Glauben Sie, dass es viele Betroffene gibt, die sich noch nicht gemeldet haben?
Da ist noch lange kein Ende. Wenn man sich die Zeitspanne von den 1945-Jahren bis zu den Heimschließungen in den 1980er-Jahren anschaut. In so einem Heim waren ja gleich ein paar hundert Kinder. Und dann gibt es noch die Pflegekinder, die oft wie Sklaven behandelt und ebenfalls sexuell missbraucht wurden. Dazu kommt, dass zu wenig publik gemacht wurde, dass man um Entschädigungen und Therapiestunden ansuchen kann. Viele wussten das gar nicht.
Was hat Ihnen die Kraft gegeben, Ihr Leben in den Griff zu kriegen?
Meine Kinder. Es gibt nichts Wichtigeres für mich. Wenn ich meine Kinder nicht gehabt hätte, hätte ich vielleicht irgendwann zu trinken angefangen. Man sagt immer, Männer sind das starke Geschlecht. Aber es kämpfen viel mehr Frauen als Männer. Leider sind die dann diejenigen, die finanziell auf der Strecke bleiben. Frauen können es sich nicht leisten, depressiv zu sein, solange sie sich um Kinder kümmern müssen.
Was raten Sie Betroffenen, die noch keine Ansprüche geltend gemacht haben?
Das Einzige, was sie in finanzieller Hinsicht machen können, ist die Heimopferrente einreichen, wenn sie in Pension sind. Da können sie ihre Geschichte erzählen. Oder sie können generell zu den Treffen mit anderen Heimkindern kommen – wenn sie reden wollen. Die bräuchten aber alle eine Therapie. Es nützt nichts, das muss wieder aufgenommen werden. Du kannst als Laie so einem Menschen nicht helfen.
Der Bericht enthält laut Schwab viele "schöne Wort". Es brauche aber weiterhin Taten
Viele Heimkinder kommen in ein Alter, in dem sie pflegebedürftig werden. Wie geht es ihnen mit der Perspektive, vielleicht in ein Altersheim zu müssen?
Es herrscht große Angst, dass ihnen dort genau dasselbe passiert. Wenn du niemanden hast, bist du vergessen. Dann bist du nur noch zum Sterben dort drinnen. Die können mit dir machen, was sie wollen. Genauso wie mit den Kindern damals. Da muss man natürlich fest hinschauen.
Was braucht es, um abschließen zu können?

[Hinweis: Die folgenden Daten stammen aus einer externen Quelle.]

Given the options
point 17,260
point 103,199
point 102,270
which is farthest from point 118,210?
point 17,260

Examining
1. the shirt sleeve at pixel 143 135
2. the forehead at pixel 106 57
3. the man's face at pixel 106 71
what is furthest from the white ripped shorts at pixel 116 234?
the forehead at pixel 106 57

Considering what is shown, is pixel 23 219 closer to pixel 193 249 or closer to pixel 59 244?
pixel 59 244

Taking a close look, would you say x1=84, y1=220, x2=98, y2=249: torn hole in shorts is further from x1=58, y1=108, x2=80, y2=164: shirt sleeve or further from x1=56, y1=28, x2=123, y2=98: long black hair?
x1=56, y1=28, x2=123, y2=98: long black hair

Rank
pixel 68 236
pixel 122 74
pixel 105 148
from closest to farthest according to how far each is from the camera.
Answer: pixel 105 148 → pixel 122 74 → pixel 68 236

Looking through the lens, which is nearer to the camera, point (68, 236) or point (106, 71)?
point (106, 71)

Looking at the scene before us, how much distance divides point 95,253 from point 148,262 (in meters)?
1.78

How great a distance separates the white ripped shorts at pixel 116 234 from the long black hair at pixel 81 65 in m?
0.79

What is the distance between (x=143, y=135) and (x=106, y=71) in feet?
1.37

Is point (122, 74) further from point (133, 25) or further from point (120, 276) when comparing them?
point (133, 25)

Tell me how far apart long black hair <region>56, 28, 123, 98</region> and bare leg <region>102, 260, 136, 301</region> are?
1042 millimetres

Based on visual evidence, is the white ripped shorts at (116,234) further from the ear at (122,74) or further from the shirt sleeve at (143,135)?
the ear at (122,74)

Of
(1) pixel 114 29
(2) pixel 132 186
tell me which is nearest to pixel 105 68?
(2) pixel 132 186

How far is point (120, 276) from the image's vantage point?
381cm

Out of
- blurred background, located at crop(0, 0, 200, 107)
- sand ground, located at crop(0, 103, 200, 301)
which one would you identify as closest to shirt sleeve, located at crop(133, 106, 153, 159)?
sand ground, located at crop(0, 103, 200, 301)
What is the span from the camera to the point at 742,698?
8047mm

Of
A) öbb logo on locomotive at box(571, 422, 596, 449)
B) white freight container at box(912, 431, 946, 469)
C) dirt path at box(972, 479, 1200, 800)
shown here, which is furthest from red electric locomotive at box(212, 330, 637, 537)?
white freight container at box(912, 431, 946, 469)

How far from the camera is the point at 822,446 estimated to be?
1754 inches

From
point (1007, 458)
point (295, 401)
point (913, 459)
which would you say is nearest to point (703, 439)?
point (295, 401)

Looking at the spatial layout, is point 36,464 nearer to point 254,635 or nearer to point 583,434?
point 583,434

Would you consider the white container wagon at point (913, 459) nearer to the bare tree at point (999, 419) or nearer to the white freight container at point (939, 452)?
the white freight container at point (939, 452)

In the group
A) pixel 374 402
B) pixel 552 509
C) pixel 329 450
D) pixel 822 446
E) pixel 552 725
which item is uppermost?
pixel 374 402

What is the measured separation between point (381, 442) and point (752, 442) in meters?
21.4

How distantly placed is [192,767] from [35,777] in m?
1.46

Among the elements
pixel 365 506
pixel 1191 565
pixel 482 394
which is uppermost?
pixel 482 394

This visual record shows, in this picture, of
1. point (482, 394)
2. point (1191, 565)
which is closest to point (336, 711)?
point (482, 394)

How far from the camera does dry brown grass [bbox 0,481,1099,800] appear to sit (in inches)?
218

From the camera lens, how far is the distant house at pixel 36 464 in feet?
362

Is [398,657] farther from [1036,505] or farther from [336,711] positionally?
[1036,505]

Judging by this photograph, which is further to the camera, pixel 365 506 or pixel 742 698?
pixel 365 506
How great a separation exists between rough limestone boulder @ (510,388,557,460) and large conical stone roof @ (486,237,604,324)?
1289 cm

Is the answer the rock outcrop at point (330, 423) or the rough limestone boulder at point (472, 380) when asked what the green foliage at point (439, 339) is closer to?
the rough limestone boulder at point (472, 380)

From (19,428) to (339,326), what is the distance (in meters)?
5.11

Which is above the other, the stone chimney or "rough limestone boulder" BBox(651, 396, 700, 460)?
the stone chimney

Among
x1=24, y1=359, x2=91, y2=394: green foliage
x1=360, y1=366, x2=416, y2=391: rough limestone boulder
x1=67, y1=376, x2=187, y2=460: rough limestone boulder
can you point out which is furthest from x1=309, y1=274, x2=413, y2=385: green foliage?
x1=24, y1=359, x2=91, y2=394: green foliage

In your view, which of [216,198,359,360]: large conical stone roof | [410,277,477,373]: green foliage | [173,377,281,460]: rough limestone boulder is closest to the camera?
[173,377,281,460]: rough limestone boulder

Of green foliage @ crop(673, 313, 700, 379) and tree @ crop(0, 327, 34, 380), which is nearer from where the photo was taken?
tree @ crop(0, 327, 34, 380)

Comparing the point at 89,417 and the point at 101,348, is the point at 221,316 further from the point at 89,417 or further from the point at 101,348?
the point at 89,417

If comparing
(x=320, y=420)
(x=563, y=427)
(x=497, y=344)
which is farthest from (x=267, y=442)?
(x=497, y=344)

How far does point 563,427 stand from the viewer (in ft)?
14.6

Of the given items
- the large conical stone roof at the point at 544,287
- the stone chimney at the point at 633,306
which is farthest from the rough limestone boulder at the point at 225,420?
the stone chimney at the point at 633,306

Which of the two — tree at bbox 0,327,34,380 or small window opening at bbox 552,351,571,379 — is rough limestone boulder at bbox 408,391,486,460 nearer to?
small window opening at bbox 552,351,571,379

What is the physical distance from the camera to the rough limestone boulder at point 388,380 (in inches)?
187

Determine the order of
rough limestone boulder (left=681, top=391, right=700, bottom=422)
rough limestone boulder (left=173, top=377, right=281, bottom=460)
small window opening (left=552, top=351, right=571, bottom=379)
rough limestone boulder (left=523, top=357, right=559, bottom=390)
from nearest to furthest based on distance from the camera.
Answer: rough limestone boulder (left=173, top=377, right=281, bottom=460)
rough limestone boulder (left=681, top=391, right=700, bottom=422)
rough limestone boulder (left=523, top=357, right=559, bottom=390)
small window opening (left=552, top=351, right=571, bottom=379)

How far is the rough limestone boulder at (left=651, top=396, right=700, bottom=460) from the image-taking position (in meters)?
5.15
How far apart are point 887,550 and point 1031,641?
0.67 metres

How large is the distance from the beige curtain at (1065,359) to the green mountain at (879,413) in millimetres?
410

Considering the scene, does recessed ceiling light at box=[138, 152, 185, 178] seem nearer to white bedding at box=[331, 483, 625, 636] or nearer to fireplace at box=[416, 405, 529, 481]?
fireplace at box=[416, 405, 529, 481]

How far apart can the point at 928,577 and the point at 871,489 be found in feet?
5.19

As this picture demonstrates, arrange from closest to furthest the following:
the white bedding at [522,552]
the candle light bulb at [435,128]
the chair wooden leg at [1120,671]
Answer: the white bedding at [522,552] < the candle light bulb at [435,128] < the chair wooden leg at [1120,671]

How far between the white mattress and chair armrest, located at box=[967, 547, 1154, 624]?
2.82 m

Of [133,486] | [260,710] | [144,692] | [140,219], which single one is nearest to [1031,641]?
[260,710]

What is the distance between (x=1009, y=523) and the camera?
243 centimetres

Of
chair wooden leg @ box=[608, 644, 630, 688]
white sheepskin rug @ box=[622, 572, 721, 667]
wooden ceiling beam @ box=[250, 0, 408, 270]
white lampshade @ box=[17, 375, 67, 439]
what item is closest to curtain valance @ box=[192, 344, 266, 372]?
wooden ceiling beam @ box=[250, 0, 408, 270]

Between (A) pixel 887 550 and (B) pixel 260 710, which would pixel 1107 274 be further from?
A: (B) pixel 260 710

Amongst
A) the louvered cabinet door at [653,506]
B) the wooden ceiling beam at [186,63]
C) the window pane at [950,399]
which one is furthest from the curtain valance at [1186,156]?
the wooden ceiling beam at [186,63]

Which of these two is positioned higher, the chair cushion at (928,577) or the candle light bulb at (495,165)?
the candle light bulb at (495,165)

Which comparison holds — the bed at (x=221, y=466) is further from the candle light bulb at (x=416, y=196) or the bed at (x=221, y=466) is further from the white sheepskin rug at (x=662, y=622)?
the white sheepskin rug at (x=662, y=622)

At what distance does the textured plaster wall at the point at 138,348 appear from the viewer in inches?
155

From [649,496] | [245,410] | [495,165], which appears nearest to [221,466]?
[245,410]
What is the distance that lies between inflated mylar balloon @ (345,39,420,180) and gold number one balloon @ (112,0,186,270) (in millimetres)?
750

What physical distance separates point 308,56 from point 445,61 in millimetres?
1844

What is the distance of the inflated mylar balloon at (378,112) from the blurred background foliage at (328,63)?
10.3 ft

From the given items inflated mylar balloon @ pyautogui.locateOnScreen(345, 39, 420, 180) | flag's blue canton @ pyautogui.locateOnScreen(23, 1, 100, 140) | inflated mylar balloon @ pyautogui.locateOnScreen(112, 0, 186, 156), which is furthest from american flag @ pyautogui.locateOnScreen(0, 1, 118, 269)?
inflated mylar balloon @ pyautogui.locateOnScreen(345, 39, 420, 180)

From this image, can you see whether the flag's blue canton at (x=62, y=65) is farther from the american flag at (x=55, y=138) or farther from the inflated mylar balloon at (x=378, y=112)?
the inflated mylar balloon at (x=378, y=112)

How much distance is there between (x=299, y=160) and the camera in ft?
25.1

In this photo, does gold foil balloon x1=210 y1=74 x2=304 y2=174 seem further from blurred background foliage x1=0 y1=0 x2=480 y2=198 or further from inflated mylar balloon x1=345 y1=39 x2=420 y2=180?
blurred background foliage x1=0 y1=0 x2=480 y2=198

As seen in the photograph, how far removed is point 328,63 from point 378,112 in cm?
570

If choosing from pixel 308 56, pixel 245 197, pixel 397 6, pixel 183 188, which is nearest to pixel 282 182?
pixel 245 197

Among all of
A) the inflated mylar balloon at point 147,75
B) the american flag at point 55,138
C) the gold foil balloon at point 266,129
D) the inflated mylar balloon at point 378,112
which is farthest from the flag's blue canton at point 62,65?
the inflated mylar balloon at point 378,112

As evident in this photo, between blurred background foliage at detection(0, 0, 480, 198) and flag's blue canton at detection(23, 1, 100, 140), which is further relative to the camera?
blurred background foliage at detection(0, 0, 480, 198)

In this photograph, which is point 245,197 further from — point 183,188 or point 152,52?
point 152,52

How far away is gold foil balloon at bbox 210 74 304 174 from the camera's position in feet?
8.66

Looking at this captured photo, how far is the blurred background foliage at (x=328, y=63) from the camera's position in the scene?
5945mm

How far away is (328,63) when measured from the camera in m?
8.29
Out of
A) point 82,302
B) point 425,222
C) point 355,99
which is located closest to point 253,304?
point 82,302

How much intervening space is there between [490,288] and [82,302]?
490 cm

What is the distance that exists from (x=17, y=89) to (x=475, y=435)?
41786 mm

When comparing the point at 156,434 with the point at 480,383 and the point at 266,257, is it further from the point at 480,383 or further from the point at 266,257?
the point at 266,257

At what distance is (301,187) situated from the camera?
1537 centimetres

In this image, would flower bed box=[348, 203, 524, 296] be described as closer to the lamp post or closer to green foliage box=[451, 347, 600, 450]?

Die Sache kann so lange nicht abgeschlossen sein, solange es die Verjährungsfrist für noch lebende Täter gibt.
Romana Schwab ist seit 2013 Vorstand des Vereins „Ehemalige Heim- und Pflegekinder Österreich.“ Laut Eigendefinition soll das Forum allen Missbrauchsopfern helfen, die Vergangenheit besser aufarbeiten zu können. Zudem setzen sich die Verantwortlichen dafür ein, dass es künftig derartige Übergriffe gegenüber Schutzbefohlenen nicht mehr gibt. Schwab ist auch wesentlich an der Umsetzung der Heimopferrente beteiligt.